* To do:
All the lines below need to be transcribed exactly. Pictures get left out.

** Opening Available data block **

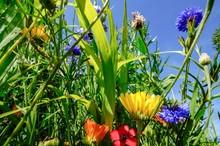 Ackerstreifen Mit Verschiedenen Blumen, Die Blühen
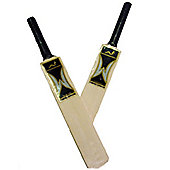 New Woodworm Hard Drive Autograph Mini Cricket Bats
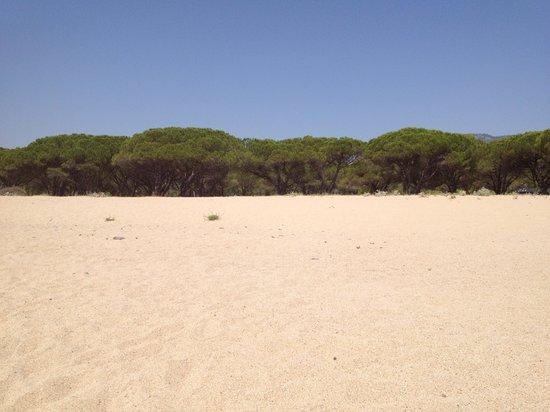 Osalla Beach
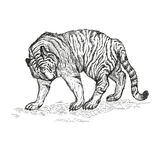 Tiger black and white vector illustration. Stock Photography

** Closing Available data block **

* Response area:
 Ackerstreifen Mit Verschiedenen Blumen, Die Blühen
 New Woodworm Hard Drive Autograph Mini Cricket Bats
 Osalla Beach
 Tiger black and white vector illustration. Stock Photography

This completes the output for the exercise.